Thanks quit
there are definetely two changes, that i noted, which might be connected with my well being.
The first: i start to allow myself to have off-days, where i just do whatever i feel like (no porn of course), without forcing me to be productive in any way (i think normal people call it "weekend"). I also allow myself to take breaks in the evening, which i approach in the same manner. This is difficult, but also very beneficial for me, because the last weeks i ve always felt like i ve got to be hyper productive all the time and never knew what to do in my freetime. I never felt like doing or not doing something. I thinlk my body and mind need more time outs.
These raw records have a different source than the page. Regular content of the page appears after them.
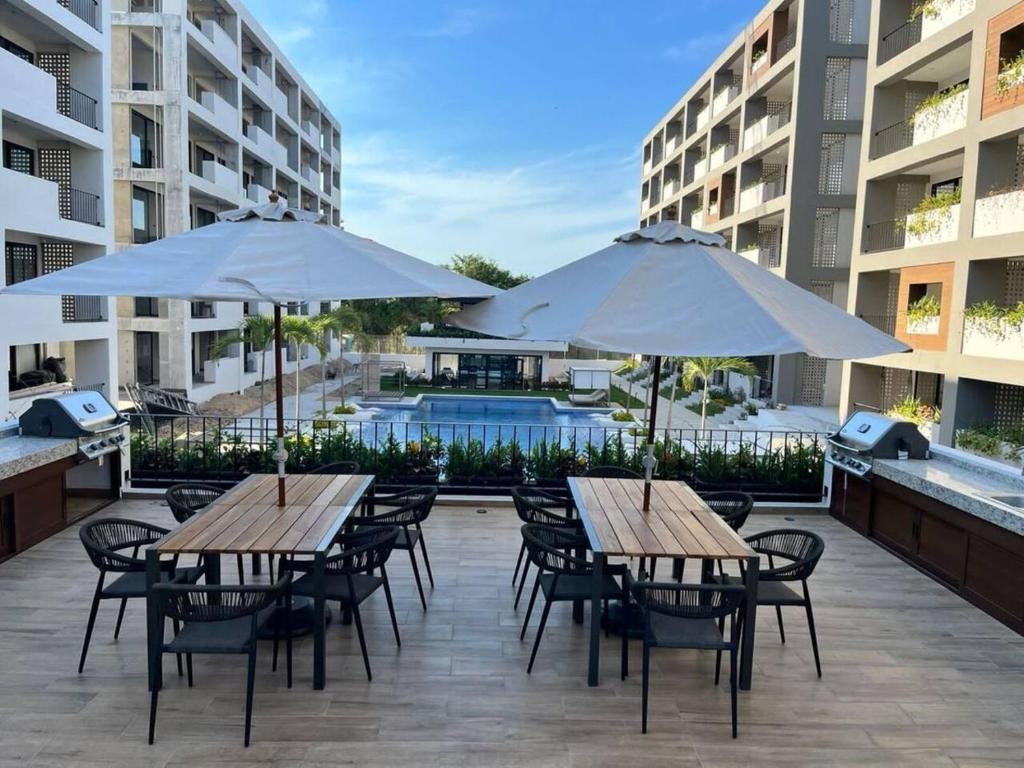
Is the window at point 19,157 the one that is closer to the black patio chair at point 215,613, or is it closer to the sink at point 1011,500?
the black patio chair at point 215,613

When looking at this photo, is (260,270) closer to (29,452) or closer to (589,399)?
(29,452)

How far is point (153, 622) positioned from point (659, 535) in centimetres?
288

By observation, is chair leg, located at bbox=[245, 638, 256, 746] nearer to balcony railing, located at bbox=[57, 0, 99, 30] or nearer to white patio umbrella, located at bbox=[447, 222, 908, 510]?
white patio umbrella, located at bbox=[447, 222, 908, 510]

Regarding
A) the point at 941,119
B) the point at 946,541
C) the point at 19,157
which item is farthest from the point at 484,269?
the point at 946,541

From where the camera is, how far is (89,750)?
10.4 feet

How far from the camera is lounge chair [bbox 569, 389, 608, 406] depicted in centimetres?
2597

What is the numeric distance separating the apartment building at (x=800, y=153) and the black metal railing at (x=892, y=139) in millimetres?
4670

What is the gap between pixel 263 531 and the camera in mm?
3908

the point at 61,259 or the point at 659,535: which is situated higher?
the point at 61,259

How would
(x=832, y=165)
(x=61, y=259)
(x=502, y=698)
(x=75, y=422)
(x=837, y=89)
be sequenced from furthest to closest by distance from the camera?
1. (x=832, y=165)
2. (x=837, y=89)
3. (x=61, y=259)
4. (x=75, y=422)
5. (x=502, y=698)

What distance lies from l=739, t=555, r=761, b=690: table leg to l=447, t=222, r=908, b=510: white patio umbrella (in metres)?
1.07

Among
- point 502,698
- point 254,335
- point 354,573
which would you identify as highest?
point 254,335

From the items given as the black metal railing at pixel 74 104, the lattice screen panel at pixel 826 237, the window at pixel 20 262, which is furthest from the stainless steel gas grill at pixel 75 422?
the lattice screen panel at pixel 826 237

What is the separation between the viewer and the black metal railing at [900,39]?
15875 mm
The second thing is, that i quit smoking just like that, with very similar strategies as i did with porn. I think that gave me a big confidence boost by realizing, that when i am able to quit porn and smoking i should not have to struggle that much in life as i currently do. I should be able to overcome a lot more problems. I just try to approach the stuff the same way as i approached my addictions and this works very well for me currently.
Thanks for asking. You made me reflecting more about it.
I woke up to a sexual dream without porn fantasy. Not much of an erection but it feels like i am on the up swing.
I am well rested, very motivated and driven to start the day.
You all keep fighting. A few months ago i just wished to cut open my wrist and today i just wanna get out and do my stuff.